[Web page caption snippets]

==================================================

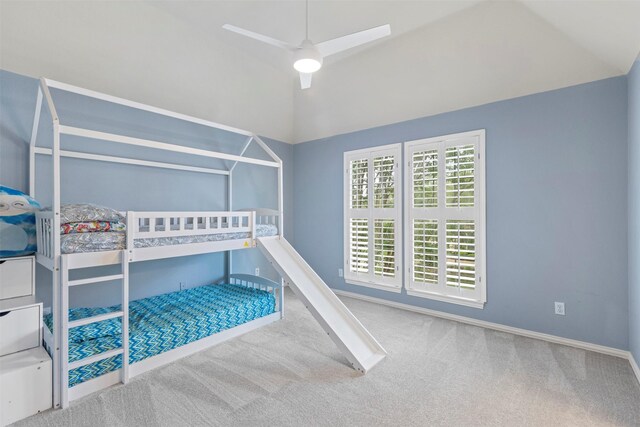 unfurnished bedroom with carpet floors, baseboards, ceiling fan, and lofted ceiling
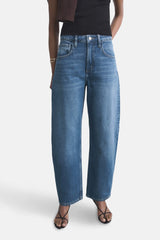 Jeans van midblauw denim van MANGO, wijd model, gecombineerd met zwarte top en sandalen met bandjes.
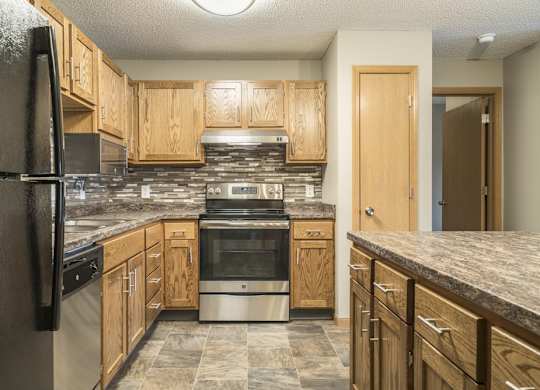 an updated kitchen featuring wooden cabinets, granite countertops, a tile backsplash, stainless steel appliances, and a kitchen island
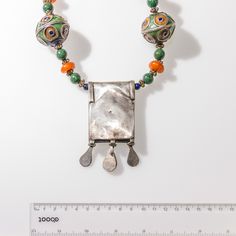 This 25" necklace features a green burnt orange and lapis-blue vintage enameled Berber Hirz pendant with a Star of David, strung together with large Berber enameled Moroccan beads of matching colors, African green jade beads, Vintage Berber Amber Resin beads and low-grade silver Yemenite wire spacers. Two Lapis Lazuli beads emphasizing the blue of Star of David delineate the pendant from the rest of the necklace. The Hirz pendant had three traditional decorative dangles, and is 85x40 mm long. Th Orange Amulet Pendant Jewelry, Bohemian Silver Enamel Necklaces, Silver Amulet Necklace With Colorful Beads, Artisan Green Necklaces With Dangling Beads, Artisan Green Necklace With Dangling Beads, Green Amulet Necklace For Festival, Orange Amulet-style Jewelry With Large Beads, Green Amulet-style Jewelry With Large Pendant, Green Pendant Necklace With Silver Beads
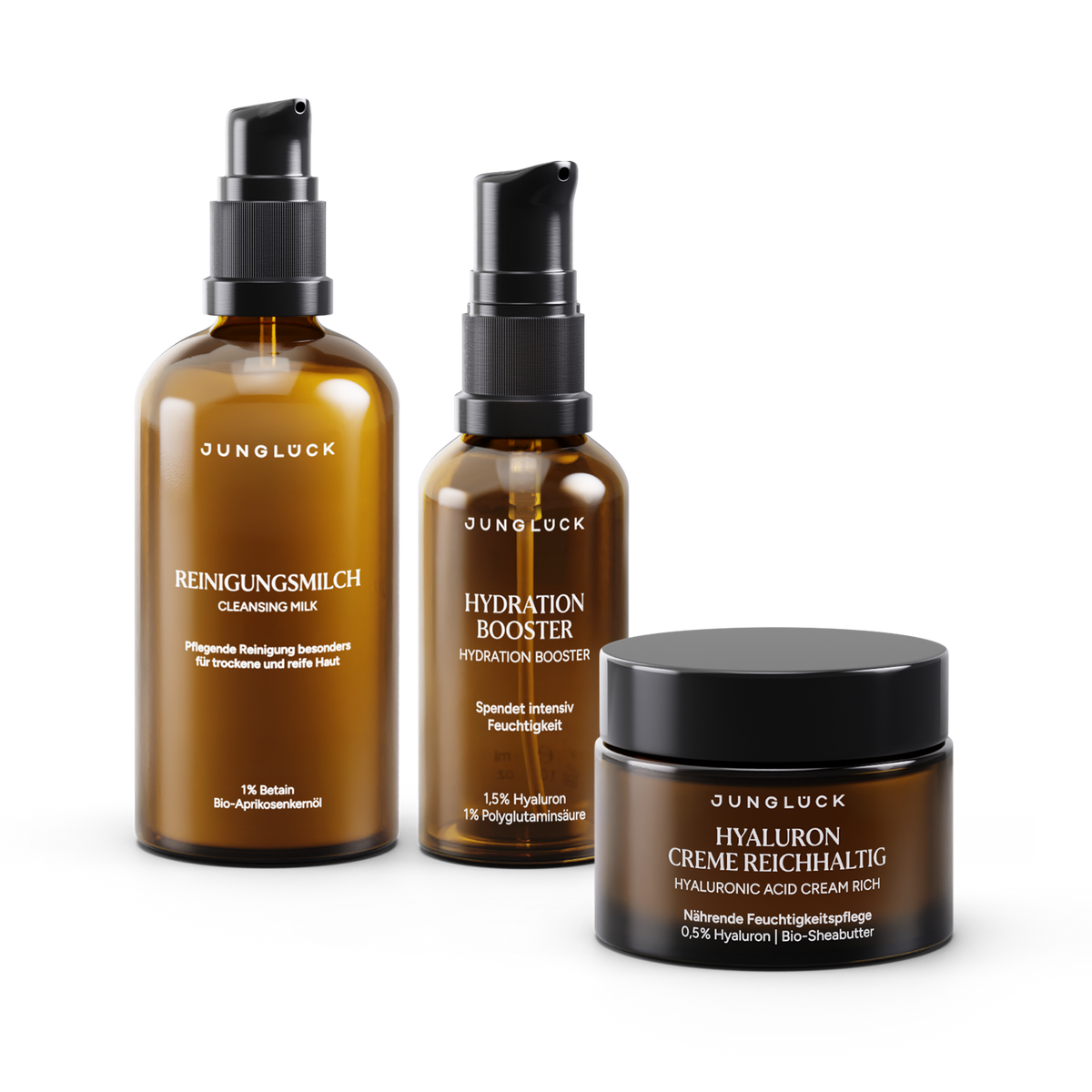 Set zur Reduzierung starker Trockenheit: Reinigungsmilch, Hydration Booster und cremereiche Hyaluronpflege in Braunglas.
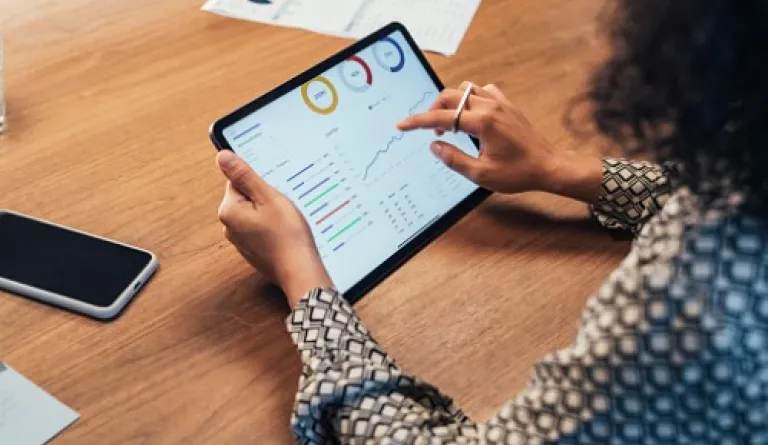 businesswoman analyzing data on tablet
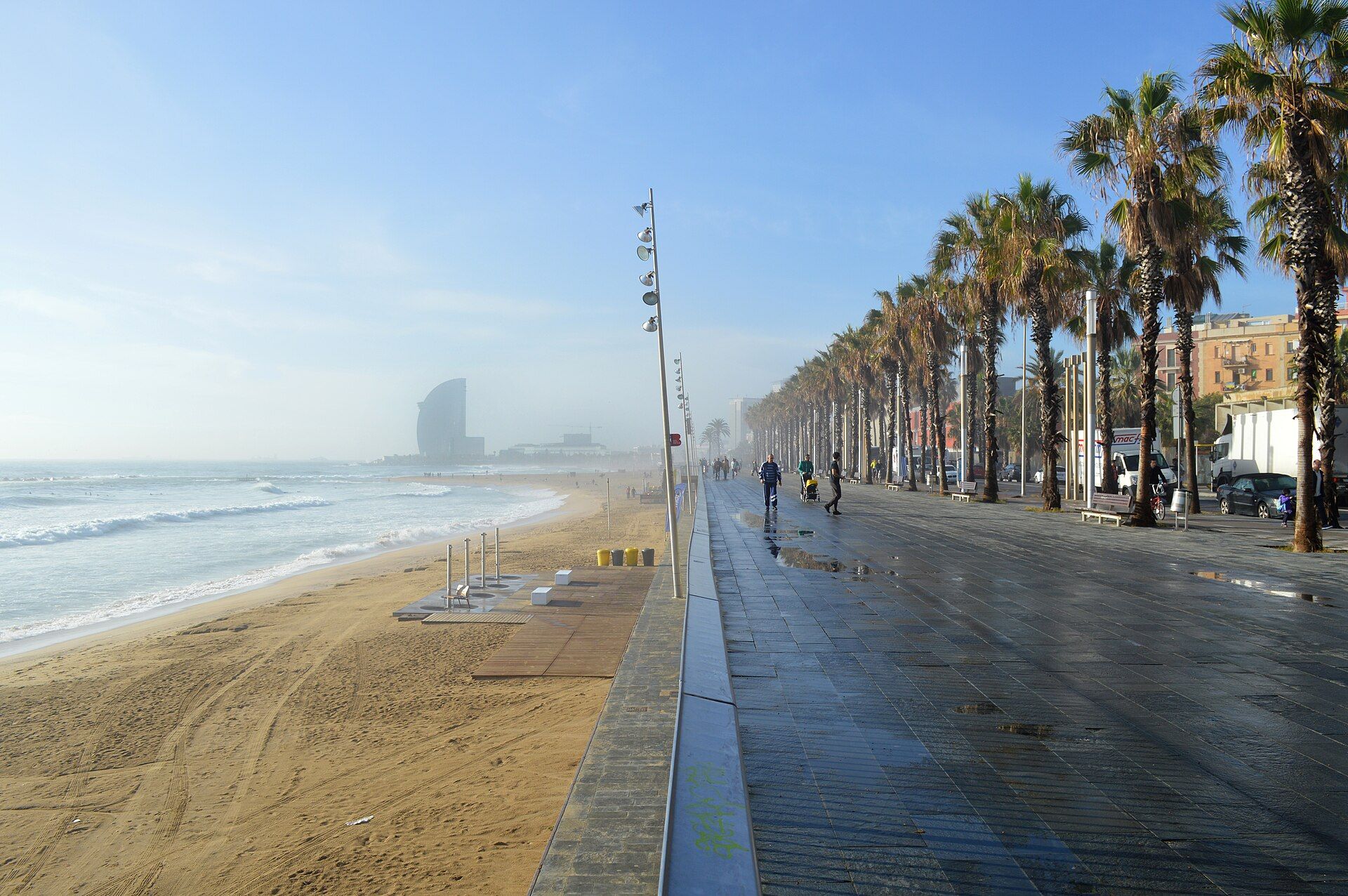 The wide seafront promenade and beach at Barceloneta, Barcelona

==================================================

_Work to complete_
Should there be pictures in the data, leave them out and return the rest exactly.

_Result below_
 unfurnished bedroom with carpet floors, baseboards, ceiling fan, and lofted ceiling
 Jeans van midblauw denim van MANGO, wijd model, gecombineerd met zwarte top en sandalen met bandjes.
 an updated kitchen featuring wooden cabinets, granite countertops, a tile backsplash, stainless steel appliances, and a kitchen island
 This 25" necklace features a green burnt orange and lapis-blue vintage enameled Berber Hirz pendant with a Star of David, strung together with large Berber enameled Moroccan beads of matching colors, African green jade beads, Vintage Berber Amber Resin beads and low-grade silver Yemenite wire spacers. Two Lapis Lazuli beads emphasizing the blue of Star of David delineate the pendant from the rest of the necklace. The Hirz pendant had three traditional decorative dangles, and is 85x40 mm long. Th Orange Amulet Pendant Jewelry, Bohemian Silver Enamel Necklaces, Silver Amulet Necklace With Colorful Beads, Artisan Green Necklaces With Dangling Beads, Artisan Green Necklace With Dangling Beads, Green Amulet Necklace For Festival, Orange Amulet-style Jewelry With Large Beads, Green Amulet-style Jewelry With Large Pendant, Green Pendant Necklace With Silver Beads
 Set zur Reduzierung starker Trockenheit: Reinigungsmilch, Hydration Booster und cremereiche Hyaluronpflege in Braunglas.
 businesswoman analyzing data on tablet
 The wide seafront promenade and beach at Barceloneta, Barcelona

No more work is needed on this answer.